Maar hoewel de drie geschildossiers inhoudelijk gelijklopend zijn, werden er door het Hof van Beroep in Gent geen inhoudelijk identieke arresten geveld. In deze drie zaken werd door VLABEL een voorziening bij het Hof van Cassatie ingeleid. Deze voorziening werd afgewezen, met als gevolg dat er nu drie cassatiearresten zijn die – niettegenstaande het gelijkaardige feiten betreft – anders beoordeeld worden, zij het telkens, elke keer, in het nadeel van VLABEL.

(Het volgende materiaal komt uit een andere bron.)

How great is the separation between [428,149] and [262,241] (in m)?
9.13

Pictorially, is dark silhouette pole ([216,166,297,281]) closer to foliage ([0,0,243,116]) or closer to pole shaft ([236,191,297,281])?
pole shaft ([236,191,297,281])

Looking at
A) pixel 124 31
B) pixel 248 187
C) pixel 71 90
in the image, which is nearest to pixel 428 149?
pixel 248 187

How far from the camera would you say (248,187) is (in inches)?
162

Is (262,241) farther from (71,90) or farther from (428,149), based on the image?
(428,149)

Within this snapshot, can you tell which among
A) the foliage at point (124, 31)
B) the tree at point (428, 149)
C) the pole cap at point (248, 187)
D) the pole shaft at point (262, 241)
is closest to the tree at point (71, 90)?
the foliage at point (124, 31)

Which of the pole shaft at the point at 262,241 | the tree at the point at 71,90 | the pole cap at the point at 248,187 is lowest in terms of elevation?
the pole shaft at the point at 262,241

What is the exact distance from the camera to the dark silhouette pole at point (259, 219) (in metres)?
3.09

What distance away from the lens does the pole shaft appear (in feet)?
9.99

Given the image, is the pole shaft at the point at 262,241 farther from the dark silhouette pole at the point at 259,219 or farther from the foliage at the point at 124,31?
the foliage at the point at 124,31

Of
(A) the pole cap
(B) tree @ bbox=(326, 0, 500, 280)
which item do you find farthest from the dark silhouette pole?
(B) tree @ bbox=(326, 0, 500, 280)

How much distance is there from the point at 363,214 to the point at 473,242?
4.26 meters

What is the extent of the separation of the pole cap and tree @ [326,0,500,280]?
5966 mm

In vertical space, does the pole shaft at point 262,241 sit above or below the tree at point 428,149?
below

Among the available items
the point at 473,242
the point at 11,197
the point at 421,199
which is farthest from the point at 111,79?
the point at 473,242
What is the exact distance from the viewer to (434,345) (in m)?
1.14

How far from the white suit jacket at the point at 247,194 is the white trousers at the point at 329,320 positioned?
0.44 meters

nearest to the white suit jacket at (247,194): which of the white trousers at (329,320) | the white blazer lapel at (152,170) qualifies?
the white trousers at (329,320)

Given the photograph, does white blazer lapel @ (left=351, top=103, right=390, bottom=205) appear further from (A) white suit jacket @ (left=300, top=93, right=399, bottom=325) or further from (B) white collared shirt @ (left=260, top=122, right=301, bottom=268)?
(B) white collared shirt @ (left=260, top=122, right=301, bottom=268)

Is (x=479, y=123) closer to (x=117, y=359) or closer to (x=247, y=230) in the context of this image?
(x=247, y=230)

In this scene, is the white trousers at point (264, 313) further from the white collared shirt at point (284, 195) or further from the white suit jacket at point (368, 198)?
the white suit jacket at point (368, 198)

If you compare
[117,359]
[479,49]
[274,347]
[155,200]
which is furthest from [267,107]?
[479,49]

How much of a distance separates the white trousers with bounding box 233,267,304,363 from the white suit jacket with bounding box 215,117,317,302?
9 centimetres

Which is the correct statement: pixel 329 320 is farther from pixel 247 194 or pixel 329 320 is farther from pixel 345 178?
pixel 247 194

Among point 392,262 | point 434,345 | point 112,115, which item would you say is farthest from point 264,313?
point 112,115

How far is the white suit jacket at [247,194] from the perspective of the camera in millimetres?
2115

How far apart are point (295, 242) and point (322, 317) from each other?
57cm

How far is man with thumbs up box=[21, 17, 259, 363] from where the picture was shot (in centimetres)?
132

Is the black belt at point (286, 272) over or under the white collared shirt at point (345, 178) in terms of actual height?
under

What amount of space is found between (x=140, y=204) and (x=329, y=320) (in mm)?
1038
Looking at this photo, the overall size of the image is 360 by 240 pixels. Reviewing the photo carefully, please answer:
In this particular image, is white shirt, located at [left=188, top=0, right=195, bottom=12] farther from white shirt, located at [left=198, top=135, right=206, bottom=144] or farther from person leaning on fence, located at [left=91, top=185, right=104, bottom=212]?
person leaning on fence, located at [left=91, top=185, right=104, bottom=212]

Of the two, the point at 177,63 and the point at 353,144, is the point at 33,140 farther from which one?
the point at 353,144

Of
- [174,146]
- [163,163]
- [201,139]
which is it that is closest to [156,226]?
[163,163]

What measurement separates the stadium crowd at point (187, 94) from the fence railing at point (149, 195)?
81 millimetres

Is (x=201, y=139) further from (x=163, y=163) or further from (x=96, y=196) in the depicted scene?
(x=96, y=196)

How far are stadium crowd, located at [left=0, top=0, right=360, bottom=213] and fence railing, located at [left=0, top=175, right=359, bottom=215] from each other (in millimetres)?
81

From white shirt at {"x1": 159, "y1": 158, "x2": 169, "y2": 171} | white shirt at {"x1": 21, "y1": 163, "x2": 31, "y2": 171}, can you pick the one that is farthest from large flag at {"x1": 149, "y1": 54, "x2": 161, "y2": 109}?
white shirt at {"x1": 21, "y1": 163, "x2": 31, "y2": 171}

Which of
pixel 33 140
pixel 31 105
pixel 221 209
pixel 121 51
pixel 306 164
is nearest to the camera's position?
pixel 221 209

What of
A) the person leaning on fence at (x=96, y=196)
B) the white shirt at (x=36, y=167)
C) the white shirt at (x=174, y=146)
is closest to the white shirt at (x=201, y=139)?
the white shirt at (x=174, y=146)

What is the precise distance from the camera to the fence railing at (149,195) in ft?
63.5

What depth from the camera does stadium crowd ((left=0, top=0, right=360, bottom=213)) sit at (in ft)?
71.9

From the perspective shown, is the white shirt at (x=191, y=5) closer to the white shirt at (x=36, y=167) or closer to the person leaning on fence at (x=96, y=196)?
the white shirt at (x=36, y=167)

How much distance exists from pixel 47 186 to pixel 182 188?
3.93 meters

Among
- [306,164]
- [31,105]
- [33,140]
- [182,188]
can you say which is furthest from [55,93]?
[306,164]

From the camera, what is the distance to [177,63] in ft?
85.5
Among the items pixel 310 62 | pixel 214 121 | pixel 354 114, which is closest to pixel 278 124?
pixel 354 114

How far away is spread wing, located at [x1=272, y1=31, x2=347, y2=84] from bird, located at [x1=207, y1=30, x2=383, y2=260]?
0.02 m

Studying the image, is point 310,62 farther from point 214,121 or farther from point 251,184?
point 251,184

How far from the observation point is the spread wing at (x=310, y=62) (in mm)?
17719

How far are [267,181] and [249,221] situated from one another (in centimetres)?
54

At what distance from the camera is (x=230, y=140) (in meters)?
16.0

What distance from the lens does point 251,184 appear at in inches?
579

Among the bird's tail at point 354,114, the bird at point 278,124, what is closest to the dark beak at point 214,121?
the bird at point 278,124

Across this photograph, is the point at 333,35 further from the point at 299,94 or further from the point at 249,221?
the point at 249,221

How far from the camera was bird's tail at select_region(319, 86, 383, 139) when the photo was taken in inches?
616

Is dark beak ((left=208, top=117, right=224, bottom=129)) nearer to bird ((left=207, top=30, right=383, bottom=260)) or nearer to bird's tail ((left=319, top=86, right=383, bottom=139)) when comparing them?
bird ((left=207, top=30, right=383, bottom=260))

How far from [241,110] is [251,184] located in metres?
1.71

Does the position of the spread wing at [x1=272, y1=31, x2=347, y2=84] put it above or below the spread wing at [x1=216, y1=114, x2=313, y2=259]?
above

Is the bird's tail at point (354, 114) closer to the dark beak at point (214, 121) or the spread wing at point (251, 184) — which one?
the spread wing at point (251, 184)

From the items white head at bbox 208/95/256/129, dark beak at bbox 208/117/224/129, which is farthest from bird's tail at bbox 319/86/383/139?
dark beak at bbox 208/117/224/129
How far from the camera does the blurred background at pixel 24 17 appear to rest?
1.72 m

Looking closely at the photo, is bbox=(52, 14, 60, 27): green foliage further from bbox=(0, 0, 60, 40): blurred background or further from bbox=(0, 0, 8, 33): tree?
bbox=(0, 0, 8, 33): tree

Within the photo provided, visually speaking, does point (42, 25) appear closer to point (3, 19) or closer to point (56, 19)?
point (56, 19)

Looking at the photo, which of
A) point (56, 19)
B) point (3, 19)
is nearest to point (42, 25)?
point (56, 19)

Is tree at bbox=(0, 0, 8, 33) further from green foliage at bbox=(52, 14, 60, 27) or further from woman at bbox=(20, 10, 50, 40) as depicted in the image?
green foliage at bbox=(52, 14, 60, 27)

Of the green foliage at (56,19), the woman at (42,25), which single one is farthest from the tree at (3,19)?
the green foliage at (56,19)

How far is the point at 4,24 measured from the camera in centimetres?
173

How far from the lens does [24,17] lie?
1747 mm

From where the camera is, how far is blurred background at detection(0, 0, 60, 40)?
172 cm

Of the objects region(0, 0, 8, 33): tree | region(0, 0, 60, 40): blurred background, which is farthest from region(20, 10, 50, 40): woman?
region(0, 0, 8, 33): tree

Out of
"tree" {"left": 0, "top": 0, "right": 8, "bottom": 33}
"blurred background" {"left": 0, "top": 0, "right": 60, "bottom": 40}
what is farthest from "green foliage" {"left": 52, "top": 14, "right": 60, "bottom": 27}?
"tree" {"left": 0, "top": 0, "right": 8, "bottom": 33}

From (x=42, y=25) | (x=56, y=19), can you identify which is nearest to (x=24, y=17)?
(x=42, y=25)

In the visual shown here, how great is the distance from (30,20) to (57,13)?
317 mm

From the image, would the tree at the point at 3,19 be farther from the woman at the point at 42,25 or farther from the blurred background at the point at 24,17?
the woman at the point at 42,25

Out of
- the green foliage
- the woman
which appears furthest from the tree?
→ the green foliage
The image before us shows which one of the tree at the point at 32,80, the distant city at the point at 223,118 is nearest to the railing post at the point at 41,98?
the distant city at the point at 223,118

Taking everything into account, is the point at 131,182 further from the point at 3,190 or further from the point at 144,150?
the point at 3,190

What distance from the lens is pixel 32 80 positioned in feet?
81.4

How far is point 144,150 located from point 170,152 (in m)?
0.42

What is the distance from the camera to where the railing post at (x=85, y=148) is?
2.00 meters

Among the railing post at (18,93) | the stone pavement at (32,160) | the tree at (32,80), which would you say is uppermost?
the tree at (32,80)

Het is dus niet correct te stellen dat er inhoudelijk altijd maar één bepaalde visie is geweest in de rechtsspraak, en dat het vroegere standpunt van de federale administratie het enige juiste is. Gelet op deze arresten werden standpunten 15.133 en 15.142 aangepast op 9 mei 2022. Concreet zal VLABEL artikel 2.7.1.0.6 paragraaf 1 VCF niet meer toepassen voor de overlijdens die zich hebben voorgedaan voor de tussenkomst van de decreetgever, dat wil zeggen: voor de overlijdens die zich hebben voorgedaan tot en met 31 december 2016.
Het is ook belangrijk dat dit een probleem is uit het verleden, en een betrekkelijk ver verleden, fiscaal gezien.
Zo kom ik bij uw vraag. Wat nu met andere dossiers uit het verleden? Dat is een beetje het lastige.
Zoals u zelf reeds aangeeft, stelt VLABEL dat de voormelde cassatiearresten en de daarmee in overeenstemming gebrachte standpunten niet leiden tot ambtshalve ontheffing voor andere dossiers waarin die standpunten zijn toegepast.
Ik zal zeker begrip opbrengen voor de bezorgdheden en twijfels die u hierover uit. In eerste instantie riep het feit dat er geen ambtshalve ontheffing mogelijk is, bij mij ook vraagtekens op. Maar mijn administratie heeft mij een duidelijke analyse bezorgd, een analyse die bovendien bevestigd wordt door de recente rechtsspraak. Sommige fiscale specialisten brengen weliswaar een andere visie in de pers, maar hun visie wordt niet bevestigd door de rechtsspraak. Er mag uiteraard verwacht worden dat een overheidsinstelling gerechtelijke uitspraken respecteert, en dat doet VLABEL ook.
Ik verklaar me nader hoe u dat moet zien. Er bestond vroeger discussie of er sprake was van een nieuw feit dat aanleiding gaf tot ambtshalve ontheffing als de gewone hoven en rechtbanken, waaronder ook het Hof van Cassatie dient inbegrepen te worden, een regel ongrondwettelijk verklaarden. Intussen heeft het Grondwettelijk Hof zich uitgesproken over deze problematiek. Ik citeer uit een arrest van het Grondwettelijk Hof van 26 november 2020: “Artikel 376 van het wetboek van de inkomstenbelastingen 1992 schendt de artikelen 10, 11 en 172 van de grondwet niet, in de interpretatie dat de beslissingen van de hoven en de rechtbanken waarbij de ongrondwettigheid van een reglementaire fiscale bepaling wordt vastgesteld, geen nieuw gegeven zijn dat in aanmerking komt voor de ambtshalve ontheffing van overbelastingen.” (Opmerkingen)
– De vergadering wordt geschorst wegens een ontruimingsoefening.